Re-Running Word in Context

In OpenAI's initial GPT3 paper Language Models are Few-Shot Learners (2020), the authors thought that davinci wasn't capable of word in context (WIC). Later that year, one of our devs had posted on an obscure wiki that it was possible to do it using a thinkthru step, but hadn't done a readable writeup. GPT's ability to do WIC isn't particularly special or controversial, but it's an interesting emergent capability that's pretty cool. We figured we'd see the current state of the models for conducting word in context to help show that some features of GPT3 have been around for a while and are continuing to improve.

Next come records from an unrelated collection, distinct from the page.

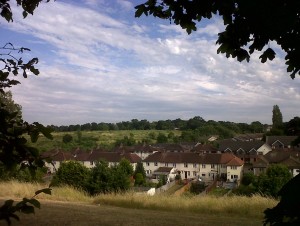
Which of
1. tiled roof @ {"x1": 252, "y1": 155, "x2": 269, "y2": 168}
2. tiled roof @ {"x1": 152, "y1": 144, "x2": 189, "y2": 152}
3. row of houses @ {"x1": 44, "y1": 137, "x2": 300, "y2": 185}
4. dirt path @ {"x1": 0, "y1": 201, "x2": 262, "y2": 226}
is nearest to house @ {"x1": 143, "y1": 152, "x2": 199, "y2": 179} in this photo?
row of houses @ {"x1": 44, "y1": 137, "x2": 300, "y2": 185}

All of our code and results are in notebooks and json files in the included folders. We ran against the dev set as done in the 2020 paper. Also here's a blog post at https://engineering.hyperwriteai.com/word-in-context explaining it more.

Running the Code

To run the code, download this repo. Then run

pip install -r requirements.txt

Once that's installed, run

jupyter notebook

and open up the notebook you want to run from any of the folders. They're labeled by which model they use (which is pretty much the only difference between the .ipynb files in each of the folders - the prompts are the same within each folder). They also save the results to a handy json folder which is already included.

Results

Newer versions of davinci have generally outperformed older ones, with the exception of text-davinci-002 seeming to do poorly on one of them. We should look into that in the JSON files to see what's going on because it's a bit weird. Also we can see it looks like the code version improved performance for 002 over JSON but not for 003.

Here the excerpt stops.